[dpdk-dev] [PATCH 2/2] examples/kni: stop lcores while doing kni ops

Tomasz Duszynski tdu at semihalf.com
Wed Oct 25 11:28:46 CEST 2017


Hi Ferruh,

On Fri, Oct 20, 2017 at 05:42:13PM -0700, Ferruh Yigit wrote:
> On 10/16/2017 4:45 AM, Tomasz Duszynski wrote:
> > Since the transmit and receive functions should not be invoked when
> > the device is stopped, stop lcores during kni ops and restart them
> > after device is started once again.
>
> Hi Tomasz,
>
> Are you observing any error or unexpected behavior because of rx/tx functions? I
> am not sure about the patch, please check below logs, and trying to understand
> scope of the patch, can you please give more details what happens if this patch
> is missing?

Right, calling rx/tx functions after device was stopped will break
things.

For instace, putting interface up will call rte_eth_dev_stop() which
frees port resources. If that happens (and usually happens) during rx/tx
driver would break, as resources used in library functions calls
are bogus at that point.

So we end up with SIGSEGV.

According to dpdk documentation rx/tx functions cannot be called before
dev_start(). Thus I think cores that do rx/tx should be stopped just
before rte_eth_dev_stop() is called.

That could be fixed inside pmd but would require locks in rx/tx path which
is rather a no-go.

>
> >
> > Signed-off-by: Tomasz Duszynski <tdu at semihalf.com>
> > ---
> >  examples/kni/main.c | 28 ++++++++++++++++++++++++++++
> >  1 file changed, 28 insertions(+)

■ Stored data:
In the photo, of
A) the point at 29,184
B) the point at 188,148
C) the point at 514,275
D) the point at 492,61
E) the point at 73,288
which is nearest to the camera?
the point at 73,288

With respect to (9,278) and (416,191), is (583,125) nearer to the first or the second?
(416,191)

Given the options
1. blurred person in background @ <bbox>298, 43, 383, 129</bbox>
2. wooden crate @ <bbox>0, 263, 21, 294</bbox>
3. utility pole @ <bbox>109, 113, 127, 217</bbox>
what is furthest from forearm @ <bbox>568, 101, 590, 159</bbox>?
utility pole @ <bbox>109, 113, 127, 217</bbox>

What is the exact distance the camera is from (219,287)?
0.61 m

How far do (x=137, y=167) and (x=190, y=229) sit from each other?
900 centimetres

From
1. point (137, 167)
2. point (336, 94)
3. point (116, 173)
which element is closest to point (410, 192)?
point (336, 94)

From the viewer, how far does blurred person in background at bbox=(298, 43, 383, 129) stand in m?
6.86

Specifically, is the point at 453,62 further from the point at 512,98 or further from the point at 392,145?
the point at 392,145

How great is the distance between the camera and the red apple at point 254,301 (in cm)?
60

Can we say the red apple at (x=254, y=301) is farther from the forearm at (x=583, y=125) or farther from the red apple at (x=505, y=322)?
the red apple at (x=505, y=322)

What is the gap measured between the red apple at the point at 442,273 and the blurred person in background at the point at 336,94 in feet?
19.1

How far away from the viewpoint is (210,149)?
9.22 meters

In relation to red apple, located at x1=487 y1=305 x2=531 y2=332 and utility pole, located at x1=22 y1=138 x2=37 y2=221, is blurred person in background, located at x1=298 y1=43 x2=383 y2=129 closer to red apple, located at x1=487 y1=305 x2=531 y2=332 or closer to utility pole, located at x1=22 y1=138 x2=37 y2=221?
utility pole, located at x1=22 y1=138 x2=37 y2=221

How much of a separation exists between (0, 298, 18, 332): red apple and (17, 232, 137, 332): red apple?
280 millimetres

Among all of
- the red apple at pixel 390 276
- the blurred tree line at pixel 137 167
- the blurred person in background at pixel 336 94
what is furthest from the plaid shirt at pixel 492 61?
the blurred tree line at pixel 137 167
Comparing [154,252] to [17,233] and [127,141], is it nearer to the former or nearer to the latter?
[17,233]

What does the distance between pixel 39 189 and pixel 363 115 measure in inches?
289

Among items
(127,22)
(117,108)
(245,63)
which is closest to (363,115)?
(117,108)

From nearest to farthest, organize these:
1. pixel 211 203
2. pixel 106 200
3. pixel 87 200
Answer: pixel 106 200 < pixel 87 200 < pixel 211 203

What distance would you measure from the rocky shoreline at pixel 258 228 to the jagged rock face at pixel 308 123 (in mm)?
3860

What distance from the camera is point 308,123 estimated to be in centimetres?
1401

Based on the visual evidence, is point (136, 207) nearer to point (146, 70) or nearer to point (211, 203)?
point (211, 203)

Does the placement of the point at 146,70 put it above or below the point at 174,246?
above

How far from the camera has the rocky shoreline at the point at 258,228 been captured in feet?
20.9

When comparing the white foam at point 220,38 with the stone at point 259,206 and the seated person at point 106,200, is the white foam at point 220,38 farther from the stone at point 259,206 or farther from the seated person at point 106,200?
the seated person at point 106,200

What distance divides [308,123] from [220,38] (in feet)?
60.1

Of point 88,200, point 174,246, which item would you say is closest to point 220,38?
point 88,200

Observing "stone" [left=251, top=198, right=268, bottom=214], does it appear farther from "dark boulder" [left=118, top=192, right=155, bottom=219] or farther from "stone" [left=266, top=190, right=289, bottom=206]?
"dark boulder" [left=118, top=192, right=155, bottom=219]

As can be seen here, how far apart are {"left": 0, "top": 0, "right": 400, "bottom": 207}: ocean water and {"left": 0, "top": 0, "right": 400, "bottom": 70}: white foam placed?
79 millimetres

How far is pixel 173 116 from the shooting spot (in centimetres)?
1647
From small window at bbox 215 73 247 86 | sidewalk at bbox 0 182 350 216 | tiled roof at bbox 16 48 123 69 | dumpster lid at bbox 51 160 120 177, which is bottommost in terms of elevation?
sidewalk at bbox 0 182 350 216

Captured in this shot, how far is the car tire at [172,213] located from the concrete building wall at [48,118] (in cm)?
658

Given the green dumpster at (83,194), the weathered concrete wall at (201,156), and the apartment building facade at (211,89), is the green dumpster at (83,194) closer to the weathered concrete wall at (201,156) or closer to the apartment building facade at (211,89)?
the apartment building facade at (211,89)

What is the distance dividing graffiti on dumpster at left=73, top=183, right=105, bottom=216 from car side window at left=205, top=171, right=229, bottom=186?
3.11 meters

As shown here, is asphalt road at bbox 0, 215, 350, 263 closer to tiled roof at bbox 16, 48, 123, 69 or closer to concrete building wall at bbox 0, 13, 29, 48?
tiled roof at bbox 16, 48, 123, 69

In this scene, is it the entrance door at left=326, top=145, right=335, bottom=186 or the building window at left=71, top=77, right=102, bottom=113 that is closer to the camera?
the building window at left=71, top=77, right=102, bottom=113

■ Do this: Return the passage of the KNI patch discussion above starting at "So we end up" and ending at "rather a no-go.", copied word for word.

■ Right answer:
So we end up with SIGSEGV.

According to dpdk documentation rx/tx functions cannot be called before
dev_start(). Thus I think cores that do rx/tx should be stopped just
before rte_eth_dev_stop() is called.

That could be fixed inside pmd but would require locks in rx/tx path which
is rather a no-go.